A possible government shutdown in 2021 might be ahead of us. While the chances of the government being shutdown is considerably low due to the November Presidential Elections, we can never know whether or not it will happen.
The history of government shutdowns in the United States shows us that it doesn’t occur that often when the administration can change. Since government shutdowns put Americans at a spot where it can cause the president that wants it to be unfavorable, both Trump and the Congress will do their best to avoid a government shutdown.
At the time of writing, it is a little bit early to tell if we will have a government shutdown in 2021 as we’ve had back in late-2018 and early-2019. Here is a flashback of government shutdowns in the past.
History of Government Shutdowns in the United States
|1980||1 Day||Jimmy Carter|
|1981||1 Day||Ronald Reagan|
|1984||1 Day||Ronald Reagan|
|1986||1 Day||Ronald Reagan|
|1990||3 Days||H.W. Bush|
|1995 November||5 Days||Bill Clinton|
|1995 – 1996||21 Days||Bill Clinton|
|2013||16 Days||Barack Obama|
|2018 January||3 Days||Donald Trump|
|2018 – 2019||35 Days||Donald Trump|
As you can see from above, the longest government shutdown in the history of the United States happened was only a few years ago. Surely, Trump will want to avoid another government shutdown.

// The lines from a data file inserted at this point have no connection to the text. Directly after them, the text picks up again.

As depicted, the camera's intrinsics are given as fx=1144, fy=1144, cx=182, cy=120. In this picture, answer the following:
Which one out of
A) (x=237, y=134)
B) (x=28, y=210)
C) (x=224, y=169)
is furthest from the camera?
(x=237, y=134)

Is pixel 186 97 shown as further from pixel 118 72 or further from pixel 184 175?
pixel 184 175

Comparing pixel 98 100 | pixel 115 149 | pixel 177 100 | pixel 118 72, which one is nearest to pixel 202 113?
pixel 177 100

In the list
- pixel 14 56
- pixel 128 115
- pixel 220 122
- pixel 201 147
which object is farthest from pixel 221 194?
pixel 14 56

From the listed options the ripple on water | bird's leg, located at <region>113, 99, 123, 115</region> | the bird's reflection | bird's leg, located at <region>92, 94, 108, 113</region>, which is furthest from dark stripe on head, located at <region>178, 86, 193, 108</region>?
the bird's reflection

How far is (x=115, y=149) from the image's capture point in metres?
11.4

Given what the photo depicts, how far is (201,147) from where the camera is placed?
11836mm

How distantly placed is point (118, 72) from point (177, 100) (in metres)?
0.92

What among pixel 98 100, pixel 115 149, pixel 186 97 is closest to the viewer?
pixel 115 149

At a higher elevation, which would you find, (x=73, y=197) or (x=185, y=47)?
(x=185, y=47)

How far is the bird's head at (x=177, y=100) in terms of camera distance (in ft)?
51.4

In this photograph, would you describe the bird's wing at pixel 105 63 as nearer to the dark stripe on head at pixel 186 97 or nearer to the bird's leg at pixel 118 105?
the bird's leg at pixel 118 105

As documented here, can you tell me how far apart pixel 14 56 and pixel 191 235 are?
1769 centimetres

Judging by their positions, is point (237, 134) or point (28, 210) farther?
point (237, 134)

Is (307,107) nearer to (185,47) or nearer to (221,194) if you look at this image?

The Possibility of a Government Shutdown in 2021
The chances of a government shutdown is quite a bit low. Due to the coronavirus pandemic, both the White House and Congress is doing their best to provide relief to Americans. Since a government shutdown would only make things more complicated, the likelihood of a government shutdown in 2021 is considerably low.
While the lawmakers are getting ready for the HEROES Act (Health and Economic Recovery Omnibus Emergency Solutions Act) as a supplement to the previous CARES Act stimulus package, a government shutdown would only make the matters worse.
Having all that said, 2021 is going to be a different year as far as the funding legislation goes. All sides are forced to come to an agreement to avoid a government shutdown to keep everyone afloat.